* Begin DATA TO PROCESS *

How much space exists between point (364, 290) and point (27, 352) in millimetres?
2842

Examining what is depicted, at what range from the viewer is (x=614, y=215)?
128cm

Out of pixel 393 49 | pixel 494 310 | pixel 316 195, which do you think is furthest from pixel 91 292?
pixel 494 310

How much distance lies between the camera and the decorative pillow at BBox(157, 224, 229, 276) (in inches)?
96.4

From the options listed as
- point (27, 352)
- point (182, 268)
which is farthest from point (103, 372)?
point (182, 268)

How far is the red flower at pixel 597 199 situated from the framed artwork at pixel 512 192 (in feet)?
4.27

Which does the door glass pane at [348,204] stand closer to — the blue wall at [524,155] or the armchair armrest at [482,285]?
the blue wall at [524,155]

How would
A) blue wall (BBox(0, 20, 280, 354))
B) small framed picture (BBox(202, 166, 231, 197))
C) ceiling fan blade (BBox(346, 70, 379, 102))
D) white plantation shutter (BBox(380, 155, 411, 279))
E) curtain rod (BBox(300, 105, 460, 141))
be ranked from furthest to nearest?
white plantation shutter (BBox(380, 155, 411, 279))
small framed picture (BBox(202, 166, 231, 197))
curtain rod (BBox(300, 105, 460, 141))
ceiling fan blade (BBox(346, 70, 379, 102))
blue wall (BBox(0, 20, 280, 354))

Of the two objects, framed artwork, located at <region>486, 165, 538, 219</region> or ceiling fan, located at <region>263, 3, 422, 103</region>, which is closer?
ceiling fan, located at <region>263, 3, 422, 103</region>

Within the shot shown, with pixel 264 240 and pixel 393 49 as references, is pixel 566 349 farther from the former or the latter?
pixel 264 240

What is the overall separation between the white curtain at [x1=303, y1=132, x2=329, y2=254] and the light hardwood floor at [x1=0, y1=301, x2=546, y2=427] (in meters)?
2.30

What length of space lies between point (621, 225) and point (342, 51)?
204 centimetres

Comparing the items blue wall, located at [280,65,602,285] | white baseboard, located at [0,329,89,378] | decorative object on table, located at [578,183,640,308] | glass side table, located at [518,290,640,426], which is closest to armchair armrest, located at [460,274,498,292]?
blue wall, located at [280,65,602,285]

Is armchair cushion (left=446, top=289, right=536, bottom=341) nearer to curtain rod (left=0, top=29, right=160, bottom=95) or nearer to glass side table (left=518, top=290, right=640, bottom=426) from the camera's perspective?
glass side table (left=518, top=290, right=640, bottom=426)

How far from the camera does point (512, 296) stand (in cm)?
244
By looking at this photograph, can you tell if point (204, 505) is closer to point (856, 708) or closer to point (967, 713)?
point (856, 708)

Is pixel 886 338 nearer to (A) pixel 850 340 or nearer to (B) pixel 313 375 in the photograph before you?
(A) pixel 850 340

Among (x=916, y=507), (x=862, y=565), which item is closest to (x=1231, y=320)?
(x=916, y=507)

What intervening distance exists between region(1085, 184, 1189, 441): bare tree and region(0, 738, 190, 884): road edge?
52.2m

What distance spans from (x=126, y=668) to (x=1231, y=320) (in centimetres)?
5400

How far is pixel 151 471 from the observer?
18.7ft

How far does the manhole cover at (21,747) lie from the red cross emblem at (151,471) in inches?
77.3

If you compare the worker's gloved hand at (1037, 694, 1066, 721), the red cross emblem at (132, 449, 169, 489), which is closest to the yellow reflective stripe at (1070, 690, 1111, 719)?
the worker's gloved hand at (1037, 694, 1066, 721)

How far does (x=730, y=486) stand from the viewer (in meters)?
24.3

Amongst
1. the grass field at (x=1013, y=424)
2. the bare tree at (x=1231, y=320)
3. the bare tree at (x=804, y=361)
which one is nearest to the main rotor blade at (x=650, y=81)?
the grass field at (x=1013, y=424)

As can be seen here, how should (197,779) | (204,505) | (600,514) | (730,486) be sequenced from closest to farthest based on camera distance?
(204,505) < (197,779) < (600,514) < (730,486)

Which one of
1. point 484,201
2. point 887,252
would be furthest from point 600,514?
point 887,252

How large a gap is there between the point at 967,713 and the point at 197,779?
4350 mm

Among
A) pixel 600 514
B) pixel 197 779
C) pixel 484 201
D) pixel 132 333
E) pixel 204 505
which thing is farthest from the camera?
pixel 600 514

* End DATA TO PROCESS *

Can you reproduce every row above word for word, leaving out none and changing nothing?

How much space exists between point (364, 290) and point (27, 352) in millimetres?
2842

Examining what is depicted, at what range from the viewer is (x=614, y=215)?
128cm

Out of pixel 393 49 | pixel 494 310 | pixel 316 195, which do you think is furthest from pixel 91 292?
pixel 494 310

How much distance lies between the camera and the decorative pillow at BBox(157, 224, 229, 276) (in inches)?
96.4

From the options listed as
- point (27, 352)
- point (182, 268)
which is farthest from point (103, 372)?
point (182, 268)

How far is the red flower at pixel 597 199 situated from the framed artwork at pixel 512 192 (in feet)?
4.27

Which does the door glass pane at [348,204] stand closer to — the blue wall at [524,155] or the armchair armrest at [482,285]?
the blue wall at [524,155]

How would
A) blue wall (BBox(0, 20, 280, 354))
B) small framed picture (BBox(202, 166, 231, 197))
C) ceiling fan blade (BBox(346, 70, 379, 102))
D) white plantation shutter (BBox(380, 155, 411, 279))
E) curtain rod (BBox(300, 105, 460, 141))
be ranked from furthest to nearest?
white plantation shutter (BBox(380, 155, 411, 279))
small framed picture (BBox(202, 166, 231, 197))
curtain rod (BBox(300, 105, 460, 141))
ceiling fan blade (BBox(346, 70, 379, 102))
blue wall (BBox(0, 20, 280, 354))

Of the two objects, framed artwork, located at <region>486, 165, 538, 219</region> or ceiling fan, located at <region>263, 3, 422, 103</region>, which is closer?
ceiling fan, located at <region>263, 3, 422, 103</region>

Within the shot shown, with pixel 264 240 and pixel 393 49 as references, is pixel 566 349 farther from the former or the latter?
pixel 264 240

What is the overall separation between the white curtain at [x1=303, y1=132, x2=329, y2=254] and the light hardwood floor at [x1=0, y1=301, x2=546, y2=427] (in meters)?
2.30

What length of space lies between point (621, 225) and point (342, 51)?
204 centimetres

Comparing the items blue wall, located at [280,65,602,285] | white baseboard, located at [0,329,89,378] | decorative object on table, located at [578,183,640,308] | glass side table, located at [518,290,640,426], which is closest to armchair armrest, located at [460,274,498,292]?
blue wall, located at [280,65,602,285]

Is armchair cushion (left=446, top=289, right=536, bottom=341) nearer to curtain rod (left=0, top=29, right=160, bottom=95) or nearer to glass side table (left=518, top=290, right=640, bottom=426) from the camera's perspective?
glass side table (left=518, top=290, right=640, bottom=426)

How far from the camera does point (512, 296) stand (in cm)?
244
By looking at this photograph, can you tell if point (204, 505) is closer to point (856, 708) or closer to point (967, 713)?
point (856, 708)

Is pixel 886 338 nearer to (A) pixel 850 340 or nearer to (B) pixel 313 375 in the photograph before you?
(A) pixel 850 340

Among (x=916, y=507), (x=862, y=565), which item is closest to (x=1231, y=320)?
(x=916, y=507)

What intervening distance exists between region(1085, 184, 1189, 441): bare tree and region(0, 738, 190, 884): road edge?
52.2m

What distance spans from (x=126, y=668) to (x=1231, y=320) (in centimetres)?
5400

How far is pixel 151 471 from the observer?
18.7ft

How far does the manhole cover at (21,747) lie from the red cross emblem at (151,471) in inches?
77.3

If you compare the worker's gloved hand at (1037, 694, 1066, 721), the red cross emblem at (132, 449, 169, 489), which is closest to the yellow reflective stripe at (1070, 690, 1111, 719)?
the worker's gloved hand at (1037, 694, 1066, 721)

How far does (x=730, y=486) stand from the viewer (in meters)?
24.3

Amongst
1. the grass field at (x=1013, y=424)
2. the bare tree at (x=1231, y=320)
3. the bare tree at (x=804, y=361)
which one is nearest to the main rotor blade at (x=650, y=81)?
the grass field at (x=1013, y=424)

As can be seen here, how should (197,779) | (204,505) | (600,514) | (730,486) be sequenced from closest to farthest based on camera distance?
(204,505) < (197,779) < (600,514) < (730,486)

Which one of
1. point 484,201
2. point 887,252
would be furthest from point 600,514?
point 887,252

How large a gap is there between the point at 967,713 and the point at 197,779?
4350 mm

Among
A) pixel 600 514
B) pixel 197 779
C) pixel 484 201
D) pixel 132 333
E) pixel 204 505
which thing is farthest from the camera?
pixel 600 514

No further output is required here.